Когда Дурова служила в Мариупольском гусарском полку, один бал ей запомнился особенно. В это время она находилась в Киеве на ординарцах в штабе Киевского военного губернатора генерала от инфантерии М. А. Милорадовича. Бал был посвящен именинам вдовствующей императрицы и происходил в июне 1810 года…
Казалось бы, все хорошо в этом лучшем из миров. Надежда Андреевна приятно проводит свободное время в семьях подполковника Павлищева и майора Станковича, танцует свою любимую мазурку на балах, а на службе ладит и с начальством, и с нижними чинами вверенного ей взвода, которые для нее – «бравые мариупольские гусары», «достойные товарищи».

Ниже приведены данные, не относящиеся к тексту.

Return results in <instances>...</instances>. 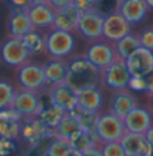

Но вдруг, уехав из полка в отпуск 19 декабря 1810 го да, корнет Александров через три месяца, 11 марта 1811 года оказывается в Санкт-Петербурге и подает прошение графу Аракчееву о переводе своем в Литовский уланский полк, так как он не смеет государя «утруждать просьбами о пожаловании денег для мундира гусарского» и ходатайствует о продлении ему отпуска до 15 апреля. Отпуск Дуровой не продлили, но в Литовский уланский полк перевели. Также она получила за счет казны сукно на новый мундир и некоторые вещи к нему (видимо, эполеты и офицерский шарф. – А.Б.) на сумму 178 рублей 12 с половиной копеек и 300 рублей – на проезд до нового места службы.
Этот неожиданный поворот в биографии первой русской женщины-офицера немало занимал исследователей, которые выдвигали разные версии случившегося. Например, А. А. Сакс высказывал в своей книге предположение, что Дуровой пришлось уйти из Мариупольского полка потому, что в корнета Александрова влюбилась старшая дочь подполковника Павлищева. Жениться на ней юный корнет, само собой разумеется, не мог и, чтобы не компрометировать девушку, срочно перевелся в другую воинскую часть. Как говорится, с глаз долой – из сердца вон.
Эта версия представляется маловероятной. Скорее всего, офицеры-мариупольцы догадывались о тайне корнета Александрова. Впрочем, Надежда Андреевна сама пишет об этом почти буквально: «Правда, что и мои однополчанки (имеются в виду жены офицеров. – А.Б.) не пропускают случая приводить меня в краску, называя в шутку: «ГУСАР-ДЕВКА».
При тех тесных, можно сказать, даже родственных, семейных отношениях, которые были характерны для полкового офицерского сообщества в начале XIX века, это и немудрено. Наиболее полную картину нравов, царивших тогда в кавалерийских полках, нарисовал младший современник Дуровой Фаддей Венедиктович Булгарин (1789–1859 гг.), как и амазонка, служивший в легкой кавалерии (с 1806 по 1809 г.), участвовавший в сражениях при Гутштадте, Гейльсберге и Фридланде.